Microsoft's content advisor is built on the PICS
standard developed last year by Paul Resnick and
James Miller at the World Wide Web Consortium.
PICS, which stands for platform for Internet
content selection, is a general-purpose system for
rating the content of Web pages. In their article,
"PICS: Internet Access Controls Without
Censorship," Resnick and Miller argue that
technological solutions like PICS are what's needed
to stem anti-Internet legislation like the
Communications Decency Act. Because PICS lets
parents program their computers not to display
pornography to their children, they say, those same
parents don't need to turn to lawmakers to keep the
Internet safe for their children.

Resnick and Miller's argument is deeply flawed, but
that doesn't really matter. PICS was readily seen by
some companies as the antidote to the CDA.
Microsoft adopted it, and now working PICS
implementations are sitting on millions of desktops
connected to the Internet.

The first thing to understand about PICS is
that it's a framework for rating systems, not
a rating system in itself. The RSACI rating
framework that's distributed with IE allows
you to rate sex, nudity, and so forth, but
you can just as easily use PICS to rate the
historical accuracy of a document, the
amount of hate speech, or the political
leanings of a document's author. Any of
these rating systems can be described using
the PICS rating service specification, stored
in a file, and loaded into Internet Explorer.

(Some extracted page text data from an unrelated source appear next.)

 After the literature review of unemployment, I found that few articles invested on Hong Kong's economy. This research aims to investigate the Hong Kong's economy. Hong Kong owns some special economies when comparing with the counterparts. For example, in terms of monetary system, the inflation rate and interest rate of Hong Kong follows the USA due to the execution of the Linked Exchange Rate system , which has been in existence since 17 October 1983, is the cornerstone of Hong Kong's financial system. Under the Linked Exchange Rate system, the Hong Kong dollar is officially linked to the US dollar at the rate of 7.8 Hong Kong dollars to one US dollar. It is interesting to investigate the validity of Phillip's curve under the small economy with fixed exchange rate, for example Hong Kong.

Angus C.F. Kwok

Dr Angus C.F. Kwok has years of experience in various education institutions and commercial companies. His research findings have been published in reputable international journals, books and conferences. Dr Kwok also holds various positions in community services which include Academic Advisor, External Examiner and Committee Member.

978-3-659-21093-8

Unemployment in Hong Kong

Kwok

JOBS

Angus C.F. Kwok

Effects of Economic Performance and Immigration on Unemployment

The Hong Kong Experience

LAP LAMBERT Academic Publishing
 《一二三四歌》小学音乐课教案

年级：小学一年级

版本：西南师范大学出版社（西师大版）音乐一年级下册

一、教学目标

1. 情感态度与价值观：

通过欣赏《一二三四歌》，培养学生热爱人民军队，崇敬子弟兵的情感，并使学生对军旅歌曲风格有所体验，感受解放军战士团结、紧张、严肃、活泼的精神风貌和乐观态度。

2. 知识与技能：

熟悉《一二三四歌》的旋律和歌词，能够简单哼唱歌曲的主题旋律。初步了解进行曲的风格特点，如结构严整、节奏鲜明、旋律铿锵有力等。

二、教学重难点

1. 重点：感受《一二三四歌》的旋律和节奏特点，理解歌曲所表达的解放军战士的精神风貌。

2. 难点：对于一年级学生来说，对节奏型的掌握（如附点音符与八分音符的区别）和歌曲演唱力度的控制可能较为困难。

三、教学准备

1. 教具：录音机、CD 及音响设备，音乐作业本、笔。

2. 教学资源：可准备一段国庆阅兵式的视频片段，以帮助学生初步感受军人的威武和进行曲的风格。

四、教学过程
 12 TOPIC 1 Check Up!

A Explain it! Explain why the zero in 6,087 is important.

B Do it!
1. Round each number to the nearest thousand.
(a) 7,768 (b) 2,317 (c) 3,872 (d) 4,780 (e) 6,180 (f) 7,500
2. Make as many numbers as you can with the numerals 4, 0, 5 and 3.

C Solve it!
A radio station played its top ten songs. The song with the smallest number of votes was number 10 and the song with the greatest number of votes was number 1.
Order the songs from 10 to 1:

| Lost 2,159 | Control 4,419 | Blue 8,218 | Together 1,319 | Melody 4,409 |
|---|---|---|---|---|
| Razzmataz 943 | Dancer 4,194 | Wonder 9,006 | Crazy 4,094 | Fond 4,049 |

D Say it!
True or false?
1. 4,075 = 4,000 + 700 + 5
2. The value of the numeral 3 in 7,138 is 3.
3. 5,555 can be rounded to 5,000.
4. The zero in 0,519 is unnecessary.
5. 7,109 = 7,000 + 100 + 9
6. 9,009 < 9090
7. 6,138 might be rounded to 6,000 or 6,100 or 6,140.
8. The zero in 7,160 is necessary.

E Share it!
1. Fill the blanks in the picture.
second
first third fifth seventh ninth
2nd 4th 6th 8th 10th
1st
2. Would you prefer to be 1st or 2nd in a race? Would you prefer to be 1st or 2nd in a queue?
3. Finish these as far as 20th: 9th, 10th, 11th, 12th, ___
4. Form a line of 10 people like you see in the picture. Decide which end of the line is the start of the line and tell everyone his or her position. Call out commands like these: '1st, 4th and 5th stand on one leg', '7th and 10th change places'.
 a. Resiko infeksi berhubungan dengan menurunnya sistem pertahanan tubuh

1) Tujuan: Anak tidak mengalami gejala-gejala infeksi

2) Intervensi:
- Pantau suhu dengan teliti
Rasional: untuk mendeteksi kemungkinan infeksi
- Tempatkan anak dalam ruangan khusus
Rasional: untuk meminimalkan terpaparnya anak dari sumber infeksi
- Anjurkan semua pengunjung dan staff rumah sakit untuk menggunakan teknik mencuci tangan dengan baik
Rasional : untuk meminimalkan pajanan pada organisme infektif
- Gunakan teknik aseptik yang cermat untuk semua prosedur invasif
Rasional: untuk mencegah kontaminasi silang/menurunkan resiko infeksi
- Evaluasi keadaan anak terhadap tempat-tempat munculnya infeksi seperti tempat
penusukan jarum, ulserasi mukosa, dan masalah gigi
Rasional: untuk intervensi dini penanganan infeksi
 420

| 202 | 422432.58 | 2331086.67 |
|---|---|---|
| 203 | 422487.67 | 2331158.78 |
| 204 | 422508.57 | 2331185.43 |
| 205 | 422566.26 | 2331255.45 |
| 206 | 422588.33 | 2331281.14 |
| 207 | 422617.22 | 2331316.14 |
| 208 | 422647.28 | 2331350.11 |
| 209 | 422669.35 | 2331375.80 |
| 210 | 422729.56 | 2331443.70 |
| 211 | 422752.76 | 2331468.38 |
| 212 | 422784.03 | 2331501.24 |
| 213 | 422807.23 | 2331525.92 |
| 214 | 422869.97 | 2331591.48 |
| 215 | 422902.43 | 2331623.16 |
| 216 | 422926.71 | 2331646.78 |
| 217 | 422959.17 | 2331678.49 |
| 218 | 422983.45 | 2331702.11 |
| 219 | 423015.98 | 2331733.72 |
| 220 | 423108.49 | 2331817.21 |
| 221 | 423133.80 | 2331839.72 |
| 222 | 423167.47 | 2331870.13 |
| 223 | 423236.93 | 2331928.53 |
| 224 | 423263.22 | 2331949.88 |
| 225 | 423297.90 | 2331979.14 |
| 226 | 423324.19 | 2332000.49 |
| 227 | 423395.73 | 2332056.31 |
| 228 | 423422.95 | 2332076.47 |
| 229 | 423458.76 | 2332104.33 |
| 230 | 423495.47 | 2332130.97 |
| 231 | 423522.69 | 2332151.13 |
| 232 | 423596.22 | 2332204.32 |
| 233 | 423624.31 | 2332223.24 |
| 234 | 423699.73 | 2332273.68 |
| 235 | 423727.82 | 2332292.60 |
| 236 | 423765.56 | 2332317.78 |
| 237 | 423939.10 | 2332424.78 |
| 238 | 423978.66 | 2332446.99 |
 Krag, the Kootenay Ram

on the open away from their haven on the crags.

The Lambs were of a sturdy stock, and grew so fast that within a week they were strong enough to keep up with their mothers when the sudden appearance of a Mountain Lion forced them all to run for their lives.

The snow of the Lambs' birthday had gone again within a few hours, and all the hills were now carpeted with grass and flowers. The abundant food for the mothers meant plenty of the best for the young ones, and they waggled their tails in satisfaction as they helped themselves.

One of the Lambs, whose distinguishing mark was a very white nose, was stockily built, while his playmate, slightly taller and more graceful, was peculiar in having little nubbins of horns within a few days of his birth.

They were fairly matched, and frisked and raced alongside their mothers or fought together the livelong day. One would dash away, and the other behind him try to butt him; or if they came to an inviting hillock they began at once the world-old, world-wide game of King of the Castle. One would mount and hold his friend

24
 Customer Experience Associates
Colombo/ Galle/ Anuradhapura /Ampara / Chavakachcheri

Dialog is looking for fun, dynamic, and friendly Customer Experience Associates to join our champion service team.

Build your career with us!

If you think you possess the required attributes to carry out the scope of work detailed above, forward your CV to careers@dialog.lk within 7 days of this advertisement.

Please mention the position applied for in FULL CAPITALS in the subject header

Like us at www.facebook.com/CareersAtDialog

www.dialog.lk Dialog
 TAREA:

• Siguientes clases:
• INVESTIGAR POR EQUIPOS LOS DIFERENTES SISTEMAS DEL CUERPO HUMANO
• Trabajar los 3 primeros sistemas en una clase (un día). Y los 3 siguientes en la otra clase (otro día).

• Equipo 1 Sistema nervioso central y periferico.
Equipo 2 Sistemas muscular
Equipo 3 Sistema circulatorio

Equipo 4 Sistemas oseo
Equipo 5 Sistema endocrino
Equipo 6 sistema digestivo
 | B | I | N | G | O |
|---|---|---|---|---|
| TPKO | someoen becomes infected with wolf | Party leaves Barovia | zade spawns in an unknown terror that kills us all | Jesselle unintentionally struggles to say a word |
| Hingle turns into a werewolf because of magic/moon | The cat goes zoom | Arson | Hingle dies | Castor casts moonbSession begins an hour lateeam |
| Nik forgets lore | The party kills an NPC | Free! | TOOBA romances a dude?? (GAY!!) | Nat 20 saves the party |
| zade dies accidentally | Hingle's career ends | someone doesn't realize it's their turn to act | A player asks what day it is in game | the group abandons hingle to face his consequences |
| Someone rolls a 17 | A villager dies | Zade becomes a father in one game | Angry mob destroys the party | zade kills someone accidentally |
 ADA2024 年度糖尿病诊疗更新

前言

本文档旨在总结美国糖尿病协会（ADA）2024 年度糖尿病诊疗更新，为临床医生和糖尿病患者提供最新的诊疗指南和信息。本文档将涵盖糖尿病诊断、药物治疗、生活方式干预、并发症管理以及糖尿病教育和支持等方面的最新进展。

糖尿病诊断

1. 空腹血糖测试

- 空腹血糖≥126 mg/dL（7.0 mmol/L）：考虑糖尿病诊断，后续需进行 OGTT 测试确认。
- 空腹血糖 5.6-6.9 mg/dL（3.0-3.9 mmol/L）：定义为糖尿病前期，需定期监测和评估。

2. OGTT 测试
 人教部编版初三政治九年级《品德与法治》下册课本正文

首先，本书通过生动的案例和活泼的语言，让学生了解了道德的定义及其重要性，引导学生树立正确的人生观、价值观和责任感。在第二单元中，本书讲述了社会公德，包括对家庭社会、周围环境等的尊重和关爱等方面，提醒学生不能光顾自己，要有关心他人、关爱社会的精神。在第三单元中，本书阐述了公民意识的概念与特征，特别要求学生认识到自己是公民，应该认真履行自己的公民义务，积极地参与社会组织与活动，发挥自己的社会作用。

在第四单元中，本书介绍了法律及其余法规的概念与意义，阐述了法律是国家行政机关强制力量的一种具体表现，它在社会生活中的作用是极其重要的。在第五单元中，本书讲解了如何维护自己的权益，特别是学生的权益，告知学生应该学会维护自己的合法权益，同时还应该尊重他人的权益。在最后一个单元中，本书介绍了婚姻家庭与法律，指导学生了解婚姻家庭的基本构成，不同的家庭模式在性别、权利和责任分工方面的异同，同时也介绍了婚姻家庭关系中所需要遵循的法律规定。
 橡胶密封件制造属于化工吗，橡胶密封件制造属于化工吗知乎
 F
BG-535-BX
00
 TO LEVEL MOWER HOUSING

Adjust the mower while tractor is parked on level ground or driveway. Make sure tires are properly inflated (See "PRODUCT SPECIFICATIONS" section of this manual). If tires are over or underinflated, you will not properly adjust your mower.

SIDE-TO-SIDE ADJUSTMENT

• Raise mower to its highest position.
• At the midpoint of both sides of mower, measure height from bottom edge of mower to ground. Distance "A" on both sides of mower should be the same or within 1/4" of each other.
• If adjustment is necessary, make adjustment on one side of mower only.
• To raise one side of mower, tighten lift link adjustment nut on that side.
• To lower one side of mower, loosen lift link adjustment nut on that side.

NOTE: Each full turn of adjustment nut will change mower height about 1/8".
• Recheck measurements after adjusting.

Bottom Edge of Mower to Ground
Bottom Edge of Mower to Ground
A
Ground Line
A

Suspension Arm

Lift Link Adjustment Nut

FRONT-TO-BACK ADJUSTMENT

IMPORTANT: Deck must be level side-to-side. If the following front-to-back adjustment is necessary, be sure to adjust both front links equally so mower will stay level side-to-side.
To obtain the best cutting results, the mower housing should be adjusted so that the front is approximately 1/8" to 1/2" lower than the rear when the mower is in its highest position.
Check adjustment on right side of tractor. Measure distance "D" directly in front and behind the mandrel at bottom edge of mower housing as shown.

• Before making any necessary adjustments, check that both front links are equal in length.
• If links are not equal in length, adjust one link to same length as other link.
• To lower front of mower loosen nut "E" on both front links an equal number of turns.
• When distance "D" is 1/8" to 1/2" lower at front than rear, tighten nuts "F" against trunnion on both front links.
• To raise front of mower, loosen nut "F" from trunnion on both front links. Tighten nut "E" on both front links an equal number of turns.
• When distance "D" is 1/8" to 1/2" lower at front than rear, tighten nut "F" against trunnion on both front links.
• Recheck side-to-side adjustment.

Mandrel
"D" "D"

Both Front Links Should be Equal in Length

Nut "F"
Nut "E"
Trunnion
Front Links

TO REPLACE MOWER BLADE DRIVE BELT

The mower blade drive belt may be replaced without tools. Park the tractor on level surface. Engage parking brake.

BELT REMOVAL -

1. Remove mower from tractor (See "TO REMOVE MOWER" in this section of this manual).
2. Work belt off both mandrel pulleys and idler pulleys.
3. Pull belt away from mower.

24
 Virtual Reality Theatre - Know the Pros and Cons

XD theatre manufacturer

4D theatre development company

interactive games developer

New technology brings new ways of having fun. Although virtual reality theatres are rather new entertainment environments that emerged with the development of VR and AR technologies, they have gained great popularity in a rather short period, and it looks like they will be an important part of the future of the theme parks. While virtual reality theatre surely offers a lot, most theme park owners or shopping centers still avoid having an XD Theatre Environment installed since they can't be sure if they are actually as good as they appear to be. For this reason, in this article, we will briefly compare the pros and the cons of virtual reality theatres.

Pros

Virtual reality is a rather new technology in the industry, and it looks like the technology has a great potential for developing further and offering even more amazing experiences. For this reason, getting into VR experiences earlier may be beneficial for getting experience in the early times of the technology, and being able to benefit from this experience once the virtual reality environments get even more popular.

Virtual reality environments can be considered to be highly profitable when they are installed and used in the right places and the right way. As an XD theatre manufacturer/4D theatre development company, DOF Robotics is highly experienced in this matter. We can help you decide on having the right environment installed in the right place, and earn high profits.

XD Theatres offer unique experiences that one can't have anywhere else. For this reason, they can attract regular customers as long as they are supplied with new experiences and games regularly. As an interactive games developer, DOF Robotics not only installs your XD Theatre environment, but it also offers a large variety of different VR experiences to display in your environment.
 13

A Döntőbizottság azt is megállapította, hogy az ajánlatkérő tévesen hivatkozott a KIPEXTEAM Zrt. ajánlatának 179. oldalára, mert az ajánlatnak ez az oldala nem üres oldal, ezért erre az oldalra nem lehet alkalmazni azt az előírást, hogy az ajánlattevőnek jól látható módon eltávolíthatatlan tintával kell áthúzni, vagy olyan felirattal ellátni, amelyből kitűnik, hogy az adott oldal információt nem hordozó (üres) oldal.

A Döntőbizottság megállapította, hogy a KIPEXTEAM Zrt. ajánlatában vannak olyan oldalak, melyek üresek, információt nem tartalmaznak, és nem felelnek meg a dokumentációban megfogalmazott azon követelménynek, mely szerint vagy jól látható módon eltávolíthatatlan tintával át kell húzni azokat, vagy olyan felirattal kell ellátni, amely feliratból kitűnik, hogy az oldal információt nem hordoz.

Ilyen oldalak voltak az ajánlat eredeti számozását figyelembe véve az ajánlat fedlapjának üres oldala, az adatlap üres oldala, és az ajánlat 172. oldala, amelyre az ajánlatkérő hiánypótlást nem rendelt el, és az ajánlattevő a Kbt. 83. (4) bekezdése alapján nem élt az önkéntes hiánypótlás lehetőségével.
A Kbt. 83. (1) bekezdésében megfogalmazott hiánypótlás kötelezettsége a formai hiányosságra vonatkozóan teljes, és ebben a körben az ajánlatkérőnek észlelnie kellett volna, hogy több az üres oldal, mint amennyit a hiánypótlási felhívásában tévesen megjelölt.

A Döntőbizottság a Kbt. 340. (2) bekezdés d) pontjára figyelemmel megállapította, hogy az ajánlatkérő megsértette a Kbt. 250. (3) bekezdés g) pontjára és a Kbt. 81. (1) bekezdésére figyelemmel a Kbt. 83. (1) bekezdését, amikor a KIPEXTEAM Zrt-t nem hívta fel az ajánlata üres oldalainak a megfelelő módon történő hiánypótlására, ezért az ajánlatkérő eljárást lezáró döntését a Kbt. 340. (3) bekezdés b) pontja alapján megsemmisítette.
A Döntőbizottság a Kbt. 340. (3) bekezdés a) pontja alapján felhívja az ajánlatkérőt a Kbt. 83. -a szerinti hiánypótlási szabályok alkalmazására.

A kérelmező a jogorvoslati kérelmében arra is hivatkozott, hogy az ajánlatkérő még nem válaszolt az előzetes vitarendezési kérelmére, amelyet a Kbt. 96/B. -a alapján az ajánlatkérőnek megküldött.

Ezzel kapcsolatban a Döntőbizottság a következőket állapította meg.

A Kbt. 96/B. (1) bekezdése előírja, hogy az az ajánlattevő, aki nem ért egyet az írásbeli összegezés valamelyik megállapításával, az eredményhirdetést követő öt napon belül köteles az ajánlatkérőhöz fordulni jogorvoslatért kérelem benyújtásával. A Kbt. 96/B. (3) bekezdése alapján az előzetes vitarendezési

This service tells you how much Simson there is in
any document you might download. You can
download the Simson service file and load it into
Internet Explorer today! Try it.

Once you've created your own rating
service, you need actual ratings as well.
The PICS standard calls these ratings
labels. Labels can be downloaded with a
document, or they can be stored in a
large database at another location. Labels can be
invalidated automatically if the author of a
document makes a change to it after the label is
bestowed. And labels can be cryptographically
signed, so they can't be forged.

Resnick and Miller have done a great job designing
a framework for censorship. I don't think I could
have done it better myself. They've designed a
system that is technically strong, robust, and
scalable. Documents can have multiple ratings, so
the Simon Wiesenthal Center and the Imperial
Knights of the KKK can both rate my homepage.
And if some fundamentalist Christian group
launches a gold-label rating service, they can issue
those labels to sites for particular documents -
resting assured the site won't underhandedly try to
add information about evolution to a scholarly
article on Genesis after earning an endorsement.
Thanks to built-in safety measures, such a change
would render the label invalid.

But the ideal behind PICS will be hard to attain.
Internet Explorer implements the censorship
controls, allowing parents to censor what their
children can see, but Netscape Navigator doesn't. So
a horny 14-year-old could either turn the controls
off or go download a more porn-friendly browser.
And besides, most of the data on the Internet isn't
rated, so it can't be filtered out.

The only way to make access-controls effective is to
implement them upstream from the end-user's PC,
at the ISP or on an organization's firewall. That
way users can't simply turn them off. ISPs,
corporate MIS departments, or government
technology officers could program their caching
proxy servers to make a copy of every unrated
document that's downloaded (along with the name
of the person who downloaded it). Then the
servers' administrators might review these
documents at a later time and rate them according
to their own beliefs, corporate policy, or
government standard. If Johnny is looking at too
much porn, or if Tan is pulling down documents
that glorify democracy, somebody might just pay
them a visit.

One of the greatest hopes of the Internet was that,
in the process of opening up their countries to new
commercial opportunities, totalitarian regimes
would also open their people to new ideas. With
PICS built into their network infrastructures,
repressive governments can selectively choose
which information to let in and which to keep out.

Simply put, PICS could be the most effective global
censorship technology ever designed.